Back in Sacramento after winning the US Airways luggage lottery

SACRAMENTO, Calif., USA - Admiral Fox and I arrived back in Sacramento Wednesday night and won the luggage lottery, getting both of our checked 49.5 lb suitcases off our US Airways flight from Philadelphia.

While there was no movie on the plane, we were entertained for part of the 5-hour flight by a belligerent, middle-aged woman seated four rows ahead of us who was ticked off at the flight attendants (and life in general). She drank way too much and then - hold on tight - lit a cigarette while sitting in her window seat.

Yup, she puffed a couple of times before the flight attendants took away her lighter and smokes.

Perhaps more unbelievable, she simply walked off the plane and into the darkness in Sacramento. The betting on the plane was leaning heavily towards handcuffs and cops at the gate.

(NOTE TO THE ALMIGHTY: Please God, don't have that woman be a returning student who wants to study journalism at our university.)

CFA president, Lillian Taiz
CFA President Lillian Taiz

On our university campus Thursday, the talk was all about the 10 percent pay cut faculty and staff and are taking. University President Alex Gonzalez gave a speech in which he said times would be tough, but it was an 'opportunity to examine ways to operate more efficiently.'

Most faculty would like the pass on the opportunity, thank you very much.

The few students who attended the president's semester opening remarks - and whose fees have increased 32 percent this year - seemed pretty sanguine, perhaps more worried about the increases in book prices across the street at the bookstore.

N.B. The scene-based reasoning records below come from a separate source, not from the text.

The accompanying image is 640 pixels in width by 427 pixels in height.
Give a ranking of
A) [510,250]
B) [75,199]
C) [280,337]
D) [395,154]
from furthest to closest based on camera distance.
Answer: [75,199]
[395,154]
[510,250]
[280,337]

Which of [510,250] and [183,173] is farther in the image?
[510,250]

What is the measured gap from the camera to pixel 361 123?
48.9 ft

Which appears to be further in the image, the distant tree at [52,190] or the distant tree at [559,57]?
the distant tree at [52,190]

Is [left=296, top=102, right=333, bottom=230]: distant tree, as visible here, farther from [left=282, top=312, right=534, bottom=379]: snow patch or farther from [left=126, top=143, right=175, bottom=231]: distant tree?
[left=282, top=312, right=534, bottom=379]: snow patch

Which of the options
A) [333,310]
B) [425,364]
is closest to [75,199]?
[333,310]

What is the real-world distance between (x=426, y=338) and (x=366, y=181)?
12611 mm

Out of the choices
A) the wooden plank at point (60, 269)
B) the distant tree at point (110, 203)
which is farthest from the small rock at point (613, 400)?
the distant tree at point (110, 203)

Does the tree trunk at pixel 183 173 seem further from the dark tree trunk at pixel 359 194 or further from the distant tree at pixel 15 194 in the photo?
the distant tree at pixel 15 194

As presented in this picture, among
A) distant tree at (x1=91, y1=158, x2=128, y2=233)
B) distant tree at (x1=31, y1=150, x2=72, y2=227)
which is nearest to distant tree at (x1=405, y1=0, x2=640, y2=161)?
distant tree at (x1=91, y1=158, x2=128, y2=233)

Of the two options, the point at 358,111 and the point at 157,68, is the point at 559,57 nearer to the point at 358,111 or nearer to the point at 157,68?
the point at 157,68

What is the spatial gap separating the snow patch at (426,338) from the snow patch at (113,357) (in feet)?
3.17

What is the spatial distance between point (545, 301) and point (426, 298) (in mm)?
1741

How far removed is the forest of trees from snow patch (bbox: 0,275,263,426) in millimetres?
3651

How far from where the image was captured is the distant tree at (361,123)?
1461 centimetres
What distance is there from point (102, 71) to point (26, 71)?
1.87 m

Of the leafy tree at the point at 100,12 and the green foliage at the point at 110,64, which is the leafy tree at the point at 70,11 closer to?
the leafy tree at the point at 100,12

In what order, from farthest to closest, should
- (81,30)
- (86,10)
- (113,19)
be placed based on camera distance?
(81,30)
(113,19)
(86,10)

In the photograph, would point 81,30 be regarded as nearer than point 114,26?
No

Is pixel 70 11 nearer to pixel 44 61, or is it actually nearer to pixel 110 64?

Faculty heard a different story from California Faculty Association Lillian Taiz about how the furloughs were being implemented at all 23-campuses of the California State University and that there is a pressing need to let the public (and the students) know that these pay cuts will have consequences. Less pay, less work?

Perhaps.

Grey Goose II with slideout, out
Grey Goose II, last December

But there was good news late in the afternoon from an unlikely source: the California Department of Motor Vehicles.

I had received a bill for nearly $2,000 for re-registering the Grey Goose II Express trailer, the unit sitting safely (I hope) under a ramada in Arroyo Seco under the watchful eye of my neighbors Chena and Chon. The actual registration was $1,100 with the balance representing late fees charged because my mail had not caught up with me in time to send the DMV a notice of 'non-operation.'

It turned out my letter to the DMV - pleading the case that the trailer was not in California and thus was beyond the reach of the DMV - had been received and the trailer is off the books. It shows the trailer as being out of state and not subject to any state fees. (Woo-hoo!)

And that's a good thing. When the trailer title was transferred last year, the DMV clerk who entered the data made a math error and said the $9,000 trailer is valued at $900,000, and in order to get that changed, the trailer needs to be inspected, in California.

I think we'll keep it right where it sits in Arroyo Seco, Jalisco, Mexico.

Unless, of course, someone reading this would like to buy a nice barely used trailer for, say, a bargain price of $875,000. I'll even deliver it.